Re: [PATCH,RFC 00/09] svcrdma: Fast Memory Registration Support

Linux NFS development
 help / color / mirror / Atom feed

From: Tom Tucker <tom@opengridcomputing.com>
To: "J. Bruce Fields" <bfields@fieldses.org>
Cc: linux-nfs@vger.kernel.org
Subject: Re: [PATCH,RFC 00/09] svcrdma: Fast Memory Registration Support
Date: Wed, 13 Aug 2008 17:28:20 -0500	[thread overview]
Message-ID: <48A36004.1030304@opengridcomputing.com> (raw)
In-Reply-To: <20080813211953.GN26765@fieldses.org>

J. Bruce Fields wrote:
> On Wed, Aug 13, 2008 at 11:06:29AM -0500, Tom Tucker wrote:
>> This patchset implements support for Fast Memory Registration in the
>> NFS server.  Fast Memory Regstration is the ability to quickly map a
>> kernel memory page list as a logically contiguous memory region from
>> the perspective of the adapter. This mapping is created and
>> invalidated using work requests posted on the SQ. This allows for
>> large amounts of data to transferred between the client and server
>> with a single work request as well as the ability to invalidate a
>> previously mapped memory region. For iWARP, this allows for "one-shot"
>> memory regions to be mapped for a single NFS-RDMA data transfer. This
>> improves security since a byzantine app listening on the net will have
>> a very short window during which the RKEY is valid.
>>
>> This capability is only enabled if the underlying device advertises
>> that it is supported.
> 
> Thanks for your continuing work on this.
> 
> I think we really need to document the security assumptions, though.
> 

Yes, that's a good idea.
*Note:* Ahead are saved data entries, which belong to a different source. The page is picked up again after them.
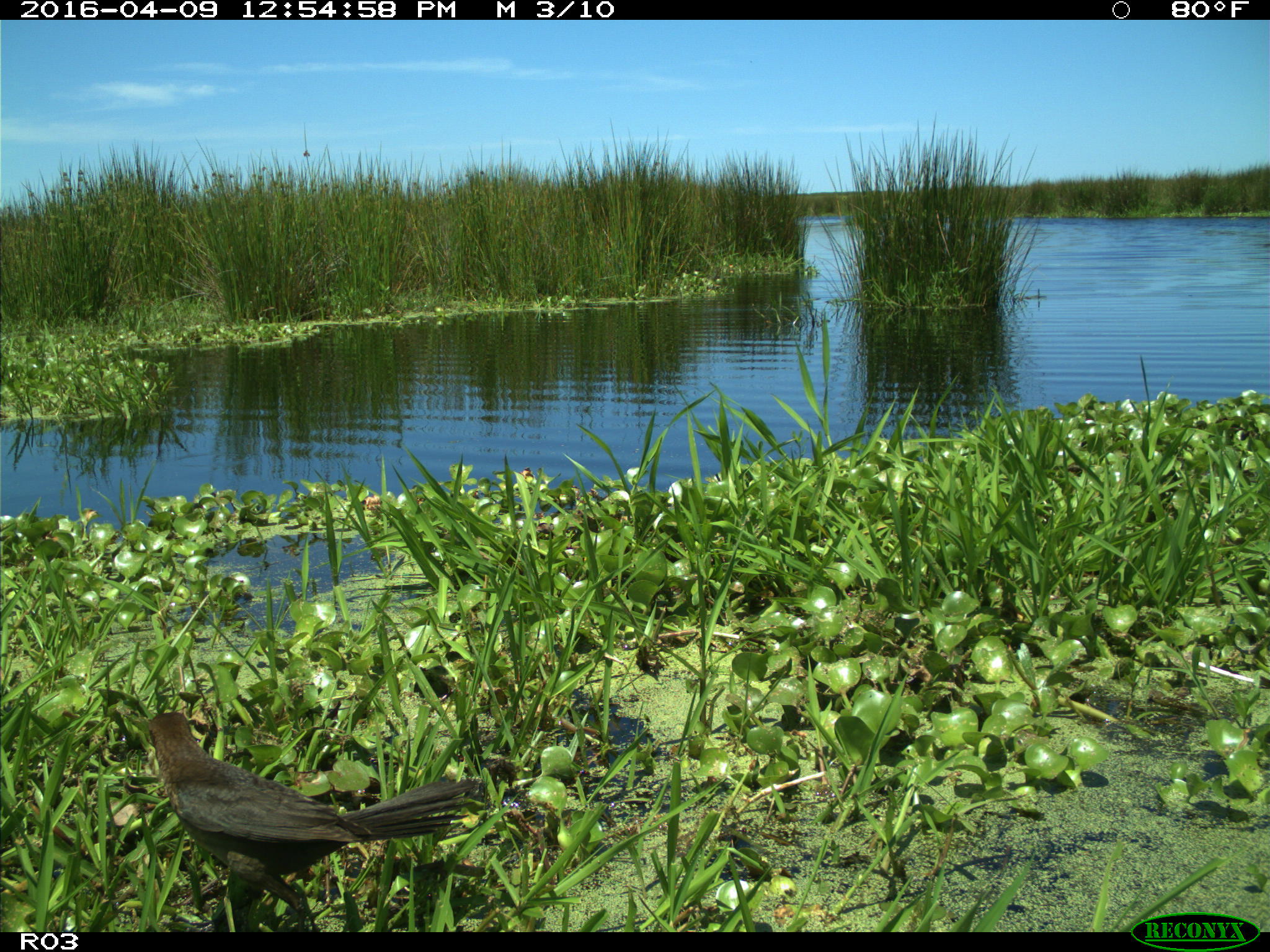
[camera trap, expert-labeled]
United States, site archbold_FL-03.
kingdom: Animalia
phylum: Chordata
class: Aves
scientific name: Aves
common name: birds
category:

Maybe a file in Documentation/svcrdma?

> (Currently is your entire memory at the mercy of anyone on the same
> local network as your rdma adapter?

------------------------------------------------------------------------

A principal exploit is that a node listening on a mirror port of a switch
could snoop RDMA packets containing RKEY and then forge a packet with this
RKEY to write or read the memory of the peer to which the RKEY referred.

The NFSRDMA protocol is defined such that a) only the server initiates
RDMA, and b) only the client's memory is exposed via RKEY. This is why
the server reads to fetch RPC data from the client even though it would
be more efficient for the client to write the data to the server's memory.

The above design goal is not entirely realized with iWARP, however, because
the RKEY (called an STag on iWARP) for the data sink of an RDMA_READ is
actually placed on the wire! Not only that, iWARP (RDDP) requires that this
RKEY have Remote Write! This means that the server's memory is exposed by
virtue of having placed the RKEY for it's local memory on the wire in order
to receive the result of the RDMA_READ. By contrast, IB uses an opaque
transaction ID# to associate the READ_RPL with the READ_REQ _and_ the data
sink of an RDMA_READ does not require remote access. That said, the evil node
in question, for example, could potentially forge a packet with this
transaction ID and corrupt the target memory, however, the duration
of the exploit is this single READ_REQ.

The newer RDMA adapters (both iWARP and IB) support "Fast Memory Registration".
This capability allows memory to be quickly registered and
de-registered by submitting WR on the SQ. So the idea is to create an RKEY
that ONLY maps the single RPC. So the WR sequence is post_map,
post_rdma_read, post_invalidate. This has two benefits, a) it restricts the
domain of the exploit to the memory of a single RPC, and b) it limits the
duration of the exploit to the time it takes to satisfy the RDMA_READ.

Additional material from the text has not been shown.